Ricci to Samuel L. Jackson in Black Snake Moan, who was in Jurassic Park with Jeff Goldblum, who was in Independance Day with Will Smith.

EDIT: Keanu Reeves to Jackie Chan


----------



## Vonocourt (Apr 28, 2008)

Keanu Reeves was in A scanner Darkly with Rober Downy jr. Robert Downy jr was in Good night and good luck with George Cloony. George Cloony was in the oceans series with Casey Affleck, Affleck was in Gone Baby Gone with morgan Freeman. Morgan Freeman was in Unleashed with Jet Li. Jet li was in the forbidden Kingdom with Jackie Chan.

Mark Ruffalo with John Turturro.


----------



## Kira U. Masaki (Apr 28, 2008)

ruffalo to jake gylenhall in zodiac, jg to heath ledger in brokeback, hl to johnny depp in The Imaginarium of Doctor Parnassus, johnny depp to turturro in secret window

clint eastwood to richard dreyfuss


----------



## Kira U. Masaki (May 1, 2008)

^maybe that one was to hard, how bout Eastwood to Jim Carrey


----------



## schon (May 2, 2008)

Clint Eastwood ->Hillary Swank in Million Dollar Baby->Patrick Swayze in 11:14->Jake Gyllenhaal in Donnie Darko-> Mark Ruffalo in Zodiac->Jim Carey in Eternal Sunshine of the Spotless Mind.

Julie Andrews to Jerry Seinfeld


----------



## Kira U. Masaki (May 3, 2008)

julie was a voice in shrek two, which also featured antiono banderas->he was with salama hayek in frida -> who was with chris rock in dogma --> who was with seinfeld in a BEE movie

mos def to chris tucker


----------



## pierrot harly (May 7, 2008)

Mos Def was in 16 Blocks and costarred with Bruce Willis.
Bruce Willis costarred with Chris Tucker in Fifth Element.

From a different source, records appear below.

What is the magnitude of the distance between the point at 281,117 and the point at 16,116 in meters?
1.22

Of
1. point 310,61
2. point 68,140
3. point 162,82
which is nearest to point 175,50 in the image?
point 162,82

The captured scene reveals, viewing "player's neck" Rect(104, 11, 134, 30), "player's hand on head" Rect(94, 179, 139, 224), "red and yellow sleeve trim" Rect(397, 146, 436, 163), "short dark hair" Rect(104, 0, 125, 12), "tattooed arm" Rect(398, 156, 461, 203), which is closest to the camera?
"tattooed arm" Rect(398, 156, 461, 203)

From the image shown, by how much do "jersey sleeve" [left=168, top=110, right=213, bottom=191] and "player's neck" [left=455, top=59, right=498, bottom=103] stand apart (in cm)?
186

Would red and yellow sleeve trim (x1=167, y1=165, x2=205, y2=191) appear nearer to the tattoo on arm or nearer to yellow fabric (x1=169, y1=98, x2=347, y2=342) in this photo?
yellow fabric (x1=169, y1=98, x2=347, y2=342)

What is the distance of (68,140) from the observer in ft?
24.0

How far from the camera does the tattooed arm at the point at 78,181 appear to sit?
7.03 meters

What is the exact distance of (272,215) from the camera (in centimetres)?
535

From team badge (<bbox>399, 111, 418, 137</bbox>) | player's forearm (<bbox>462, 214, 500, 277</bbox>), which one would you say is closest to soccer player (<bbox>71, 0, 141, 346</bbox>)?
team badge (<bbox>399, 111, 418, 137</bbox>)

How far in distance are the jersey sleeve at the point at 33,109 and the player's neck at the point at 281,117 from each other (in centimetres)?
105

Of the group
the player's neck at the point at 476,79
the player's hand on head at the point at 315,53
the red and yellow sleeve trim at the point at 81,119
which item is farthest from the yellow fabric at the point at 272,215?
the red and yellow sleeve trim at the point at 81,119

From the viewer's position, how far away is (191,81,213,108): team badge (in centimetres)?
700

Terrence Howard to Jack Black.


----------



## Bear Walken (May 7, 2008)

Kira Uzumaki said:


> ruffalo to jake gylenhall in zodiac, jg to heath ledger in brokeback, hl to johnny depp in The Imaginarium of Doctor Parnassus, johnny depp to turturro in secret window
> 
> clint eastwood to richard dreyfuss



I couldn't let this one go by ....

Clint Eastwood to Neal McDonough in Flags of Our Fathers, Neal McDonough to Richard Dreyfuss in Tin Man.

continue with .....



pierrot harly said:


> Mos Def was in 16 Blocks and costarred with Bruce Willis.
> Bruce Willis costarred with Chris Tucker in Fifth Element.
> 
> Terrence Howard to Jack Black.


----------



## Kira U. Masaki (May 9, 2008)

howard to downey in ironman, downey to black in tropic thunder

terrence howard to ashton kutcher


----------



## pierrot harly (May 11, 2008)

Howard was with Bernie Mac in Pride.
Mac was with Kutcher in Guess Who?

Harrison Ford to Kevin Costner.


----------



## Kira U. Masaki (May 12, 2008)

ford to connery in last crusade, connery to costner in the untouchables

shia lebeuf to angeline jolie


----------



## korican04 (May 12, 2008)

Kira Uzumaki said:


> ford to connery in last crusade, connery to costner in the untouchables
> 
> shia lebeuf to angeline jolie



This one's not too bad,
shia leboeuf was inTransformers with jon voight who was with the goddess in tomb raider. 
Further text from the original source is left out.